* Begin *

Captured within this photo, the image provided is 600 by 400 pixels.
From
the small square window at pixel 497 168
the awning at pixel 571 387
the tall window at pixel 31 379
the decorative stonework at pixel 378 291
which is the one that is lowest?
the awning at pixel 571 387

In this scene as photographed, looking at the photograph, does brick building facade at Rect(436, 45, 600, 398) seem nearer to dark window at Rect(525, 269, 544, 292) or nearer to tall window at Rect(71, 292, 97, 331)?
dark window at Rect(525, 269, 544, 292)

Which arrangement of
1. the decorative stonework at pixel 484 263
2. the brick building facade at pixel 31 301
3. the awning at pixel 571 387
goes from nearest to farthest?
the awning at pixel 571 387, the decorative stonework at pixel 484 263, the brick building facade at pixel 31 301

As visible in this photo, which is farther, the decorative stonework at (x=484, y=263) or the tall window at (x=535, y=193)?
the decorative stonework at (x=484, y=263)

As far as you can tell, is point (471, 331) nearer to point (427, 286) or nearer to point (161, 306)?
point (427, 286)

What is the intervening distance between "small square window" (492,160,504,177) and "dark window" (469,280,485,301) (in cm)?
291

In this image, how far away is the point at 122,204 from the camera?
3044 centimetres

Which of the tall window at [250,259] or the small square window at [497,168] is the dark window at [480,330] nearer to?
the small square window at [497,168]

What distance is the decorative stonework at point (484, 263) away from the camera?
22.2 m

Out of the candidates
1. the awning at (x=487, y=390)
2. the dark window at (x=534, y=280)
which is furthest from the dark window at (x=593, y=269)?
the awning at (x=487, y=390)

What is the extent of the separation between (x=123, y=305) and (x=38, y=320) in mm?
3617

* End *

### Exercise goal
Repeat all of the lines above word for word, without adding, dropping, or changing anything.

### Exercise answer
Captured within this photo, the image provided is 600 by 400 pixels.
From
the small square window at pixel 497 168
the awning at pixel 571 387
the tall window at pixel 31 379
the decorative stonework at pixel 378 291
which is the one that is lowest?
the awning at pixel 571 387

In this scene as photographed, looking at the photograph, does brick building facade at Rect(436, 45, 600, 398) seem nearer to dark window at Rect(525, 269, 544, 292) or nearer to tall window at Rect(71, 292, 97, 331)?
dark window at Rect(525, 269, 544, 292)

Which arrangement of
1. the decorative stonework at pixel 484 263
2. the brick building facade at pixel 31 301
3. the awning at pixel 571 387
goes from nearest to farthest?
the awning at pixel 571 387, the decorative stonework at pixel 484 263, the brick building facade at pixel 31 301

As visible in this photo, which is farther, the decorative stonework at (x=484, y=263) or the tall window at (x=535, y=193)?
the decorative stonework at (x=484, y=263)

As far as you can tell, is point (471, 331) nearer to point (427, 286) or nearer to point (161, 306)?
point (427, 286)

What is the intervening distance between "small square window" (492,160,504,177) and "dark window" (469,280,485,301) (in cm)?
291

In this image, how far away is the point at 122,204 from the camera?
3044 centimetres

Which of the tall window at [250,259] or the small square window at [497,168] is the dark window at [480,330] nearer to?
the small square window at [497,168]

What distance is the decorative stonework at point (484, 263) away from the camera?
22.2 m

Out of the candidates
1. the awning at (x=487, y=390)
2. the dark window at (x=534, y=280)
which is furthest from the dark window at (x=593, y=269)?
the awning at (x=487, y=390)

What is the extent of the separation between (x=123, y=305) and (x=38, y=320) in mm?
3617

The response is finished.